A Better Mirror | Teen Ink

A Better Mirror

December 14, 2018
By Danielleguion BRONZE, Lake St. Louis, Missouri
Danielleguion BRONZE, Lake St. Louis, Missouri
1 article 0 photos 0 comments

One moment you are someone everyone knew for a good reason. The next you are someone everyone knows for the wrong reason. No matter what you do, you try to make that bad reason good. But no good comes from it. I would sit in front of the mirror for hours and hours at a time, trying to change something that I cannot change. All because of the things people have said. You can change your hair, the things you wear, and your makeup. But you can not change this. This is unchangeable. This is irreversible. This is unmodifiable.

One moment you are living your life like a regular person. The next some person is making a joke. This one joke. Again and again. How can this one joke be so funny to one person yet be another person's worst nightmare? It turns grins into knives, smiles into guns, giggles into grenades, and laughs into death. How can one joke turn into something so poisonous to another person? But the jokes, they keep coming, one after another. Then another. And another.

These people, they are committing a crime. They are committing a first degree felony. They don’t know this though. They will never know this. So they keep going. With the jokes.

“You are so lucky.”

“Lucky, you get to leave class early.”

“Lucky, you are eating in class.”

But am I lucky? I don’t feel lucky. Yeah, the doctors say I’m a miracle. It’s a miracle I made it that long. A miracle that I survived. But am I lucky? Is it lucky that I’m stuck with a disease that can kill me? Lucky that I have this disease that affects me everyday? I don’t feel lucky. Other people say I have luck. But they don’t know. They have no clue. They are lost.

If they only knew. If they only knew my life, or only knew what I do everyday. It is not pretty, no.  

“You are different.”

“You are strange.”

“You are weird.”

“Don’t touch my baby, you are gonna give it Diabetes.”

That one single word. How can this single word change my life? How can it shatter everything? How could it change my life so much? How could it make me hate myself so much, all because of what people say?

“Did you get diabetes from eating too much?”

“Only fat people have diabetes.”

“I’m gonna get diabetes from eating all this candy.”

“Oh my friend, he is fat, So he is gonna get diabetes.”

The teasing, jokes, comments, puns, humor. They will all kill me before this disease ever will. That’s a fact. They dig in likes knives, penetrating my pancreas. Like guns shooting my head.

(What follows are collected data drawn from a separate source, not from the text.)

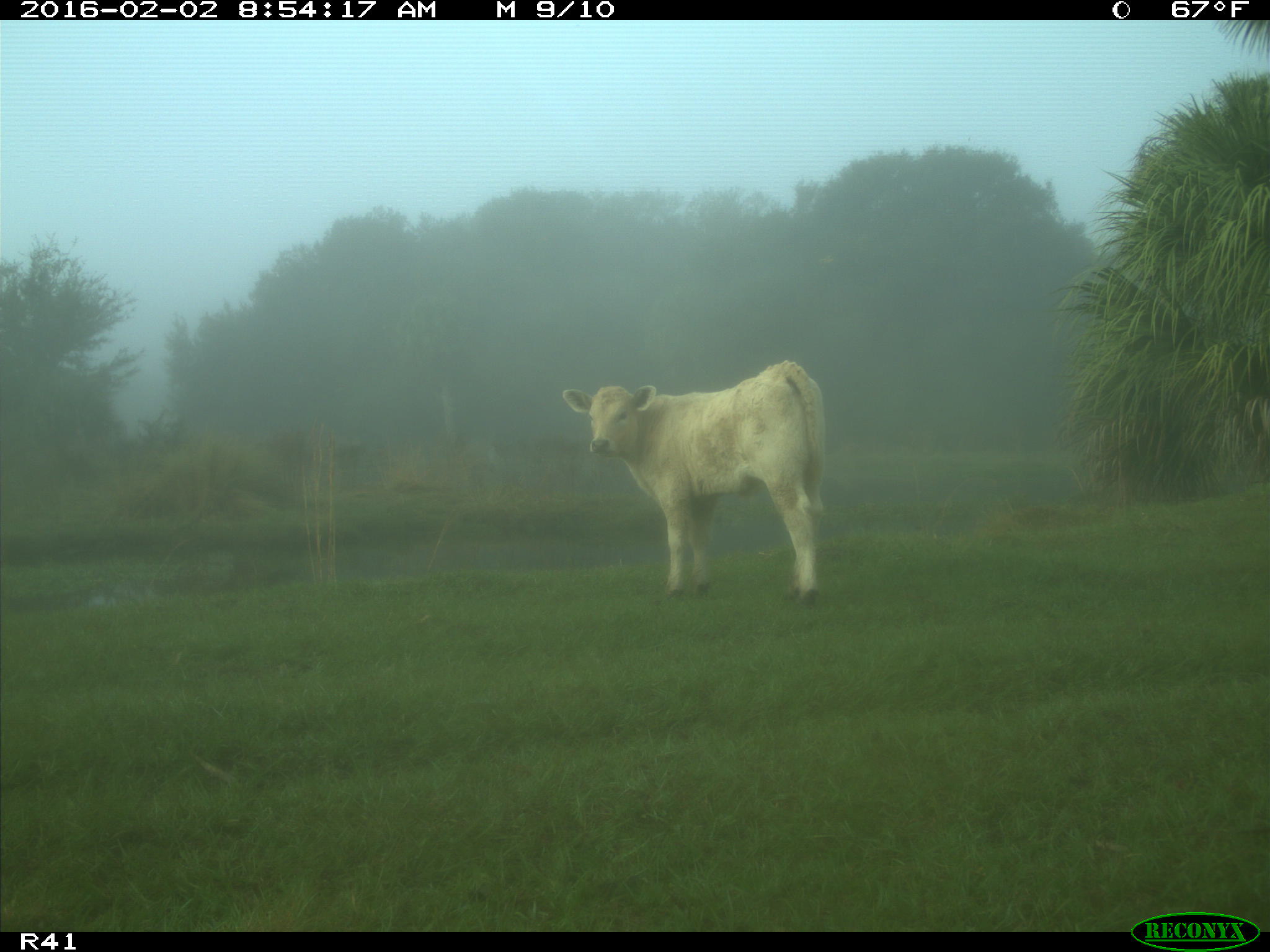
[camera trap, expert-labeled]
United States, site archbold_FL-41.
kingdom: Animalia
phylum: Chordata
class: Mammalia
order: Artiodactyla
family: Bovidae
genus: Bos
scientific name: Bos taurus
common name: domestic cow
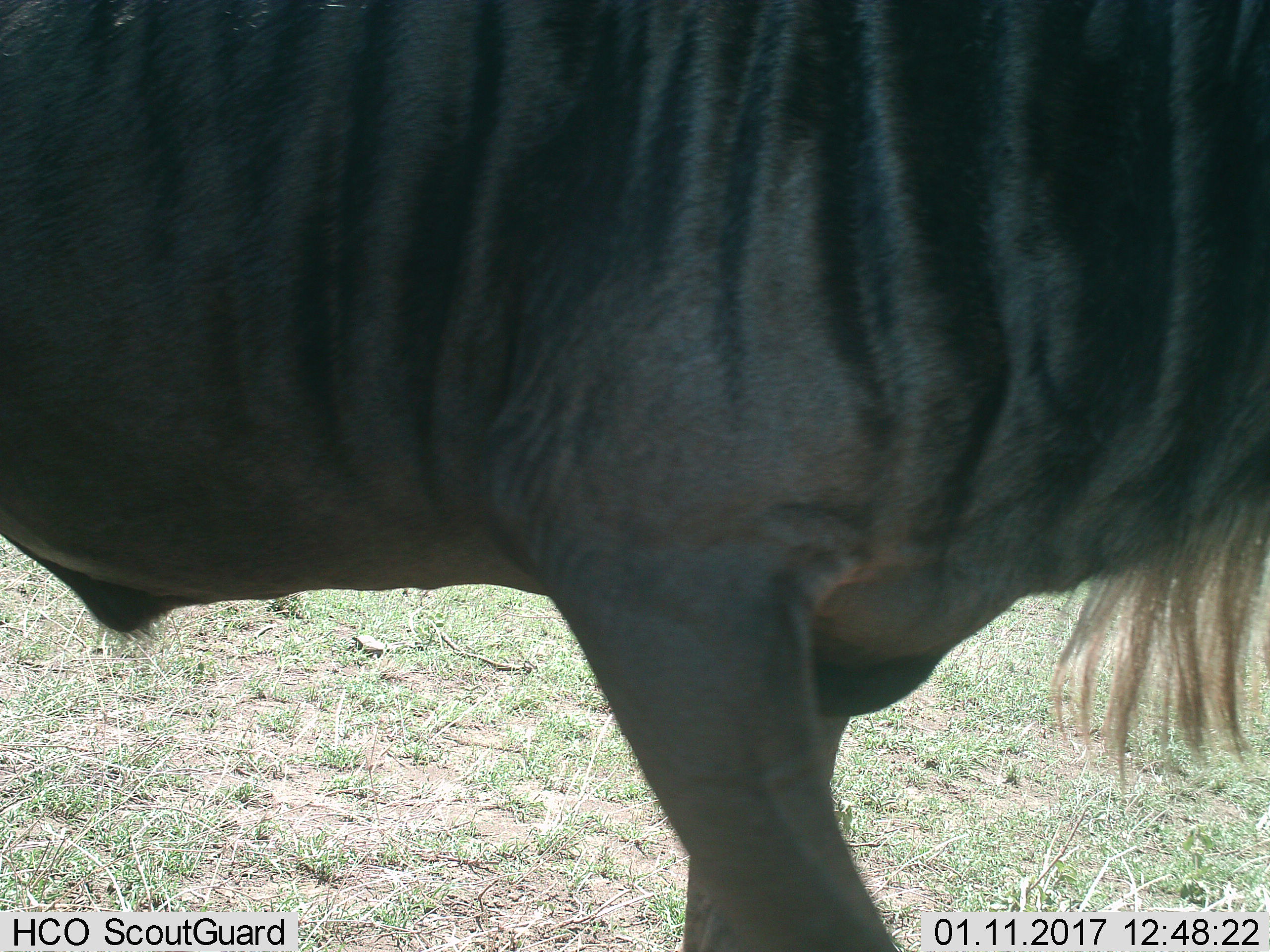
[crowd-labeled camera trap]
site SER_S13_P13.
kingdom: Animalia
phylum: Chordata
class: Mammalia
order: Artiodactyla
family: Bovidae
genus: Connochaetes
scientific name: Connochaetes taurinus taurinus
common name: blue wildebeest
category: wildebeestblue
Wildebeestblue (blue wildebeest) (Connochaetes taurinus taurinus), count 1. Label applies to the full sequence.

Like a grenade blowing me up.  Like my own thoughts drowning me. Even I, Myself, Me, turned on my own self. I believe the things they say. I let them in and I let them drill so far down into my brain, that they reach my heart. They attack my heart. Leaving it bruised and weak. Leaving, ready to give up. To stop pumping blood.

But eventually you just stop caring. Your body goes numb. Like you have been damaged so much that you can not be damaged anymore. You have been beaten, stabbed, shot, tripped,  hit, slammed, anything and everything. You have jumped into the deep end of the pool even though you don’t know how to swim. You know that you can’t swim, but you can’t help it. You fall farther, and farther down into the cold deep water. Knowing that no one is going to come to help.

Until you see that ray of sunlight coming through. Even though you have been down in the dark for way too long. You see that glimpse of hope. You try your hardest to reach out and grab that glimpse, because who know when another glimpse of hope will come around. And when you find that glimpse of hope, don't ever let go. Never. Never let go.

From now on if you look in the mirror and you can't see anything beautiful about yourself, then get a better mirror. Look a little closer, or stare a little longer. Because despite what everyone has told you, something inside you never gave up. So never give up.